54. The main channels of communication with staff about the process were the Pay and Grading website, a series of road shows held in 2005, a newsletter (Staff News) circulated to Departments approximately monthly in electronic and hard copy form, and the letters sent to individual members of staff with their matching outcomes, with attached guidance notes.
55. Problems with communication fell into two areas: insufficient information, particularly when the timetable started to slip, and lack of clarity in some of the information sent out. The timetable for assimilating staff slipped back during the project due to a lack of resources in the Pay and Grading team, despite extremely hard work on the part of the staff concerned. The only means by which this was actively communicated to those awaiting their outcomes was through Staff News. This was sent to Departments to distribute, but it did not always reach all staff. The lack of information about delays caused undue concern to many staff: no news is not always interpreted as good news.
56. Some staff had difficulty in interpreting their outcome letters as there was no clear statement in their personal letters that the outcome was red-circle, green-circle or neither. Although Departments were informed in advance of which staff had been red-circled, not all Departments took action to ensure that the people concerned understood the position.26
57. The Board believes that the University urgently needs to address the problem of how to communicate effectively with its staff. Clearly no single method can be entirely effective for all staff; not every member of staff has access to e-mail, for example, and so a range of methods should be used. The Board also understands that there are technical difficulties that prevent mass mailings to those who do have access to e-mail. It believes that it is better, in such cases, to err on the side of too much communication than too little. The Board welcomes the news that the new CHRIS system (see paragraphs 39 to 40 above) will enable messages to be included in individual pay slips and recommends that the University should review existing electronic and other means of communication with a view to improving the way it communicates with staff.

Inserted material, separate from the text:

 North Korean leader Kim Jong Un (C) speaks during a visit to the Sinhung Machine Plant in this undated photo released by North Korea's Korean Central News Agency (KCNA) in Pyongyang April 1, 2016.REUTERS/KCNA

58. The Framework Agreement set a deadline of 1 August 2006 for the assimilation process to be completed. The Board has previously noted that the timescale for the work was exceptionally tight,27 and in fact the assimilation process was not complete by the deadline. Arrangements for the final appeal procedure were still under discussion as late as March 2007, although most staff had already received their outcomes by this stage. This has led to confusion amongst staff as to what the process for review and appeal actually is.
59. The Board considers that it would have been better to accept that the August 2006 deadline was ambitious and to accept the possibility of missing it rather than attempting to complete the whole process before the deadline. This would have reduced the pressure on the Pay and Grading team and perhaps have helped with communication. This might have led to the loss of HEFCE funding under the Rewarding and Developing Staff initiative. The Board understands that at least three other Higher Education Institutions ('HEIs') did not implement the Framework by 1 August 2006. It is not known if such institutions have lost any funds as a result.
60. Heads of Institution were asked to ensure that a PD33 was completed for all posts which were to be matched to role descriptors. The Board is aware of an inevitable inconsistency of approach: some staff wrote their own PD33, which was then signed off by their line manager and Head of Department, whereas in other cases, Departments or managers provided PD33s that the post-holder then signed.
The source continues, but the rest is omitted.